L’univers de Too Old to Die Young
est particulièrement cradingue.

Typiquement : il a présenté sa première série, Too Old to Die Young, au dernier Festival de Cannes, mais en choisissant les épisodes 4 et 5, rien que pour faire son intéressant… C’est ce qu’on a pensé d’abord, forcément. Découvrir la série en commençant par le milieu s’est avéré plus troublant que prévu. Et tandis que le coup de buzz fut très volatil, la sensation éprouvée demeure. Celle de flotter au milieu du néant sur un bout de fiction sans début ni fin, où il est question d’un flic tueur à gages, Martin (Miles Teller), cherchant le salut auprès d’un vigilante millénariste, Viggo (John Hawkes). Post-film ou proto-série ? Est-ce grave de ne plus savoir ce que l’on regarde ?

Mais qu’est-ce qu’on regarde au juste?

La diffusion, dans l’ordre, sur Amazon Prime, estompera cet effet de désorientation. Mais la valeur des images restera, à vue de nez, la question centrale de la série. Dans l’épisode 5, un sinistre producteur de porno au look de pasteur à lunettes, double plausible de Nicolas Winding Refn, tend à Martin un smartphone sur lequel défile une scène de viol, hors-champ pour nous. Un doute traverse le regard de Miles Teller : ce qu’il voit est-il de la fiction ou la réalité ? Oui, nous dit au passage le réalisateur, c’est grave de ne plus savoir ce que l’on regarde.

Par-delà l’éthique des images, le sujet primitif de Too Old to Die Young semble plutôt l’ambivalence de Refn lui-même vis-à-vis du binôme violence/sexe et de son exploitation.
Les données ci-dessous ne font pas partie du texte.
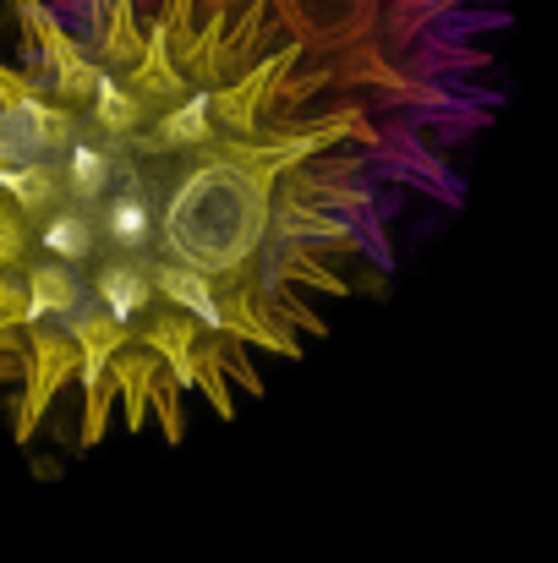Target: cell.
Wrapping results in <instances>:
<instances>
[{"instance_id":"1","label":"cell","mask_w":558,"mask_h":563,"mask_svg":"<svg viewBox=\"0 0 558 563\" xmlns=\"http://www.w3.org/2000/svg\"><path fill=\"white\" fill-rule=\"evenodd\" d=\"M504 0H11L0 416L17 449L230 421L460 213Z\"/></svg>"}]
</instances>
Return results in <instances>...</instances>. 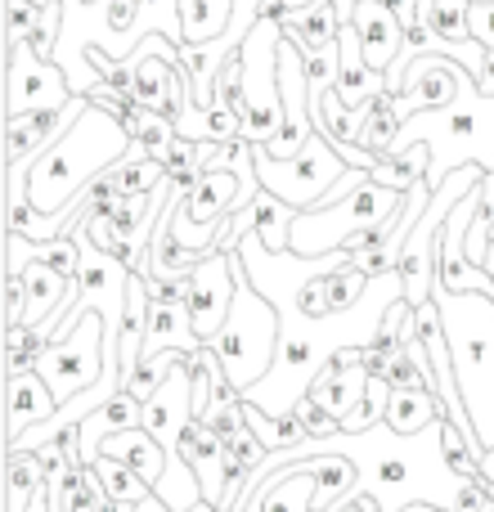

Si l’on se demandait de quoi NWR était la marque, c’est bien de ces thématiques, qui font un trait d’union entre tous ses films. Il fait preuve d’une inventivité alarmante lorsqu’il s’agit d’imaginer des mises en scène perverses et l’univers de Too Old to Die Young est particulièrement cradingue. À l’attrait scopique pour la chair et le sang s’ajoute la tentation d’un grand nettoyage. Nettoyage d’une société condamnée par la perversité et l’arrogance des hommes, mais aussi nettoyage de l’inconscient crapoteux du réalisateur.

Tout cela fait de Too Old to Die Young un spectacle paradoxal, plastiquement sidérant, et malgré tout très pénible à regarder, pour qui n’a pas spécialement envie de voir un pervers polymorphe laisser libre cours à ses fantasmes avant de s’autoflageller sous nos yeux. Sublimée par la photographie du français Darius Khondji (Delicatessen, Se7en, Amour, Okja…), la série offre une succession de tableaux dignes de la peinture hyperréaliste américaine, étirés par la lenteur de l’action et le silence des secondes qui s’écoulent entre chaque réplique. Mais, comme bloqués dans sa tête avec ses obsessions, Refn ne laisse jamais les émotions s’immiscer dans ses images parfaitement composées. Toute la beauté du monde n’y peut rien : coupé de ses propres sentiments, NWR devient la marque de l’ennui.